As the events of my rape were unfolding that day, and they became darker and darker, I thank God for giving me the ability then, to feel the sense of the entire attack as if it was happening to someone else, and I was just outside of my body, watching for his next move, so I could instruct my body as to what to do next, to survive. I knew this person raping me was tormented by many many evil things and they were ripping him to shreds and his only recourse, in his mind, was to take it out on me. It was so obvious and terrifying how his persona would jump from a somewhat sane person, with empathy for me, believing in some twisted way in his own mind that I was his girlfriend, then back to pure despise that I was even human.
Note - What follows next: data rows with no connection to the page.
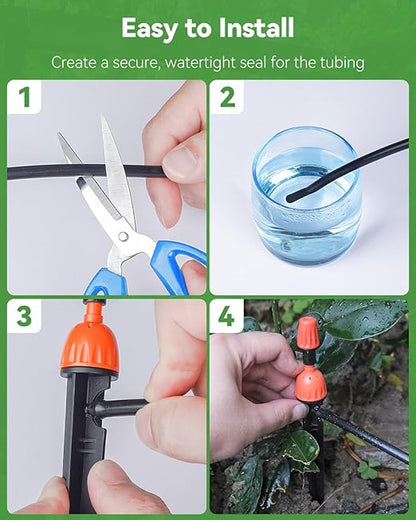 Easy to Install

Create a secure, watertight seal for the tubing

1

2

3

4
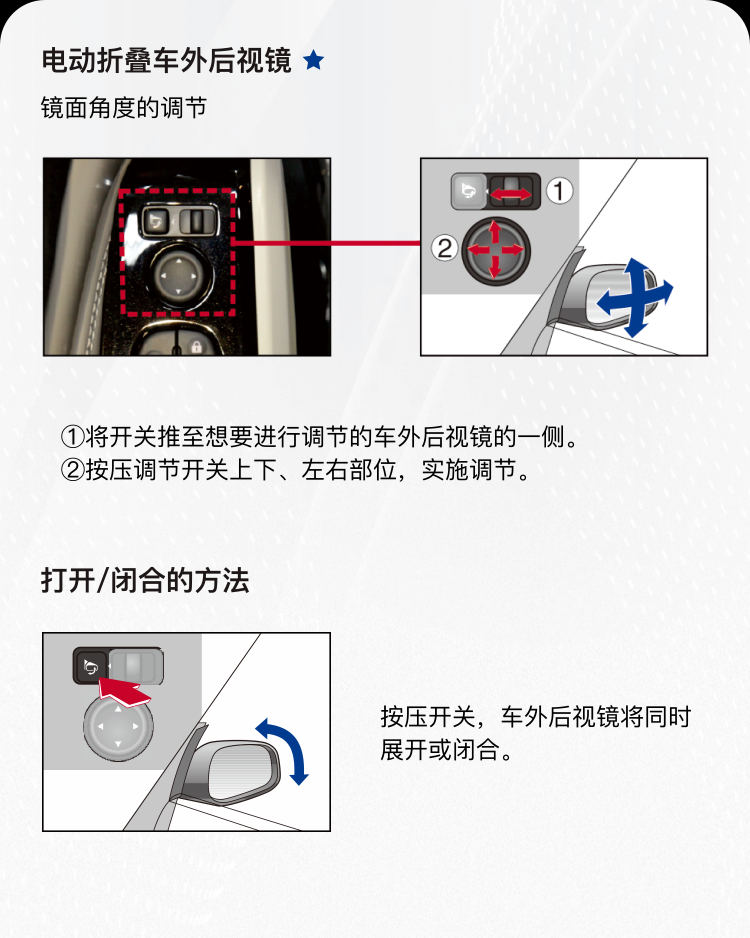 电动折叠车外后视镜 ★

镜面角度的调节

①

②

①将开关推至想要进行调节的车外后视镜的一侧。
②按压调节开关上下、左右部位，实施调节。

打开/闭合的方法

按压开关，车外后视镜将同时展开或闭合。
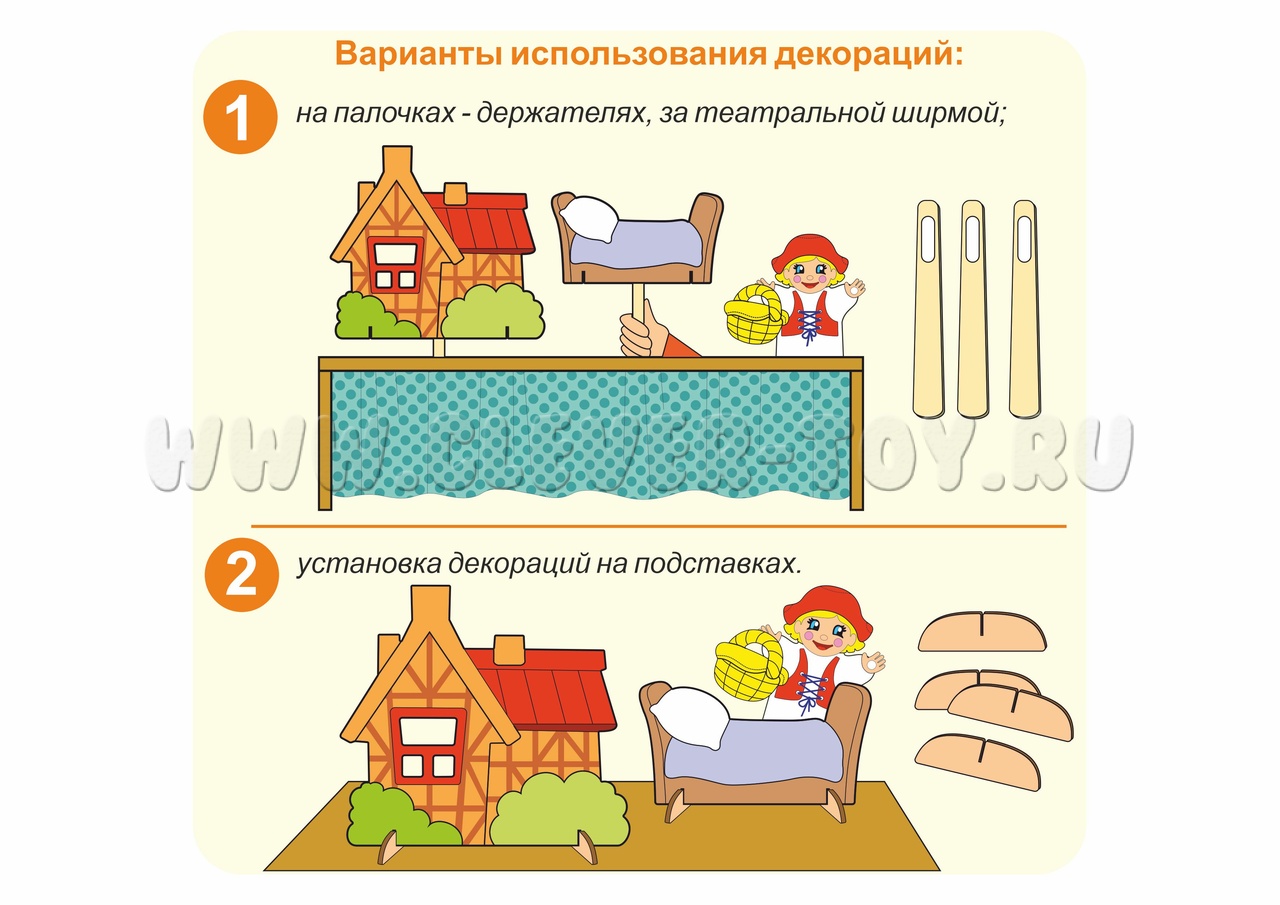 Варианты использования декораций:

1 на палочках - держателях, за театральной ширмой;

WWW.CLEVER-TOY.RU

2 установка декораций на подставках.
In just that way his brain clicked back to me being his “Girlfriend”, he allowed me to leave, him believing completely, he had done nothing wrong. Going so far as to asking me out on a date and telling me, WE were going out again tomorrow. I played along knowing without a doubt, the next day I would die if he had his way. But not only would I die, but my daughter would also. He released me, driving me back to my car, and I then in utter fear of being followed, drove myself to the police station, collapsing in utter disbelief that I was still alive at the front desk. It took everything I had left to regain composure and tell the officer I had been raped.
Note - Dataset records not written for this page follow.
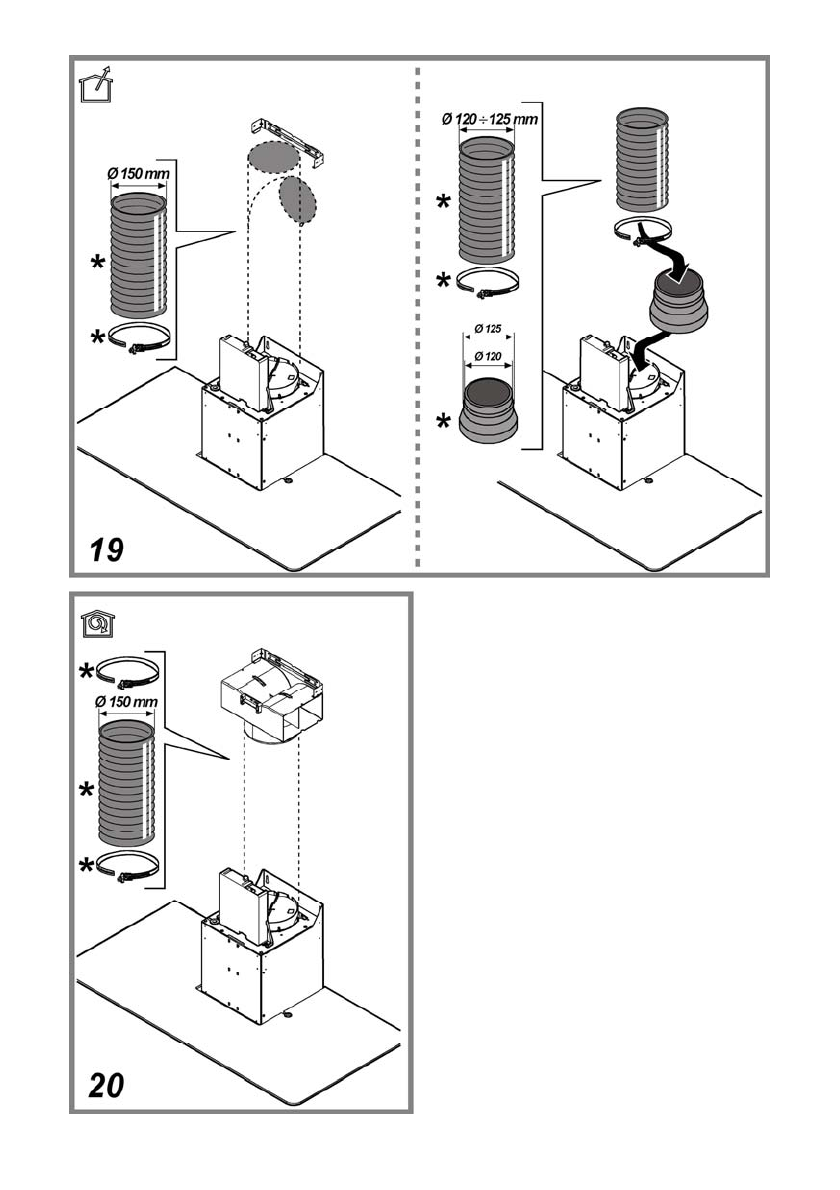 Ø 150 mm
*
*

Ø 120 ÷ 125 mm
*
*
Ø 125
Ø 120
*

19

*
Ø 150 mm
*
*

20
It was a Friday that my rape occurred, early morning Saturday when he released me around one in the morning and by Sunday night, my attacker was in police custody. After I had participated with police in luring my attacker to a spot they could arrest him.

Sunday afternoon, after attending mass, I spoke with a priest, who just a few months earlier, heard my confession for the first time since I was a child, before the arrest of my attacker, I told him I forgave my attacker. In the squad car with the detective who handled the case, on the way to a judges personal home where a special order needed to be signed for us to capture this man, I told him I forgave my attacker. I was releasing this man spiritually, placing him in the hands of God. That forgiveness I offered to him, did not mean I would not testify against him or not have him arrested. He needed be held accountable for his actions. I could never live with myself if I knew this man hurt another human being because of my lack of action. My forgiveness to him came from my heart. It came from being on that same road in life as my attacker, although not the same personal conditions, and turning away from it.

It took a lot for me to write this, only because I do not think about it in such detail anymore. The fact I forgave him, and placed him in God’s hands, has cleansed my soul so greatly, that I can only think of the souls who did not have to suffer at this mans hands. I think of the woman who was beaten and how now she has some freedom from living in fear of him. I think of and pray for ALL police officers for having to see this every day. And I also pray for my attacker, that someday he may turn back from that road, and run to Christ.

“Forgive them Father, they know not what they do”

The forgiveness I have offered to this man, put into perspective the wrongs I face daily, to me is, that nothing I have faced from others, could ever be unforgivable. My forgiveness now is offered immediately to God, even when they, the people who have hurt me, don’t ask for it or want it. Exactly like Jesus Christ on the cross. Through forgiveness, nothing can hurt. The pain is removed.